Defasagem segundo a Abicom
Por outro lado, a Associação Brasileira dos Importadores de Combustíveis (Abicom) revelou em 2 de abril que a defasagem é de 48% no diesel e 42% na gasolina, o que representa uma diferença de R$ 1,69 por litro para o diesel e R$ 1,03 para a gasolina. Esses números indicam que os preços praticados no Brasil estão aquém do que seria cobrado se seguissem a cotação do barril de petróleo no mercado internacional.
Pressões políticas e reajustes
A Petrobras argumenta que seus reajustes não seguem uma periodicidade fixa, mas são baseados em análises técnicas que consideram as condições de refino e logística. No entanto, o recente reajuste de R$ 0,38 no diesel gerou pressão dos caminhoneiros sobre o governo. Em resposta, o governo propôs um subsídio de R$ 1,20 por litro para os caminhoneiros, dividido entre a União e os Estados.
Impactos do conflito no Oriente Médio
A alta acumulada de 24% no barril de petróleo desde o início do conflito no Oriente Médio levanta preocupações sobre a logística nacional e o aumento dos preços de alimentos e produtos essenciais. Além disso, o querosene de aviação teve um reajuste de 54,8%, impactando diretamente o custo das passagens aéreas, que já subiram 23,6% nos últimos 12 meses.
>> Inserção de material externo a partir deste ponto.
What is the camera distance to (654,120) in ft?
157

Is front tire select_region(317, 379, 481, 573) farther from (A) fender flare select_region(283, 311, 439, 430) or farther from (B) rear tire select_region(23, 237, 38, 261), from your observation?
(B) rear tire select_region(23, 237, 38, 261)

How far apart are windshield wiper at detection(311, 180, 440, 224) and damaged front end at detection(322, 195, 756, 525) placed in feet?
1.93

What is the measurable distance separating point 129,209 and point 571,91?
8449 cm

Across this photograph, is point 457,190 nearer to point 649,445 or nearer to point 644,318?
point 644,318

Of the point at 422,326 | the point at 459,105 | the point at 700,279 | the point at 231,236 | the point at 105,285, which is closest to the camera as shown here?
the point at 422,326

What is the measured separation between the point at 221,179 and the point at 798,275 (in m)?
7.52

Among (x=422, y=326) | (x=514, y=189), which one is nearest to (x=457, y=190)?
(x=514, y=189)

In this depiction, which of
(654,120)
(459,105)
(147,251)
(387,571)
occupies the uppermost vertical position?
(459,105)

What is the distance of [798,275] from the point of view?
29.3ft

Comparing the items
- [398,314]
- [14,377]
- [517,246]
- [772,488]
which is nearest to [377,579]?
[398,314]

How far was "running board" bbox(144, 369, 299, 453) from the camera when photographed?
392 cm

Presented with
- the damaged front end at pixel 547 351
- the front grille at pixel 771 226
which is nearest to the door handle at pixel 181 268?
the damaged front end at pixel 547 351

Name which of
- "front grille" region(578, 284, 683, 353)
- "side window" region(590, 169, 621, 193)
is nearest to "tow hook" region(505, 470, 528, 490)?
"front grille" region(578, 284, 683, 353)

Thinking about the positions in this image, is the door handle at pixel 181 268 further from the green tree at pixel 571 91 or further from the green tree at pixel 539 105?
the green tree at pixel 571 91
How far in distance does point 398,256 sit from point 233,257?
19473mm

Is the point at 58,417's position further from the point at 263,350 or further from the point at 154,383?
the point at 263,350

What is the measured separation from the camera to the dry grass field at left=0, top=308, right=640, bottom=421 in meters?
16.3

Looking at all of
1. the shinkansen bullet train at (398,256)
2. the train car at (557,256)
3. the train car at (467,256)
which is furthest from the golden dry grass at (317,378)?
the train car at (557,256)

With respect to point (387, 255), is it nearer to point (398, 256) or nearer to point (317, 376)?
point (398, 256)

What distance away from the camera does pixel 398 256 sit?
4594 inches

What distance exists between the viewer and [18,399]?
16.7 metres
Decisões do governo e futuro da Petrobras
O governo também anunciou a anulação de leilões da Petrobras com preços até 100% superiores à tabela oficial, sinalizando uma maior intervenção estatal no setor energético. A manutenção dessa política pode aliviar a inflação no curto prazo, mas levanta questões sobre a sustentabilidade fiscal do país e a segurança jurídica necessária para atrair investimentos.
Opinião
O cenário atual exige uma análise cuidadosa das decisões da Petrobras e do governo, pois as consequências podem afetar não apenas o setor de energia, mas toda a economia brasileira.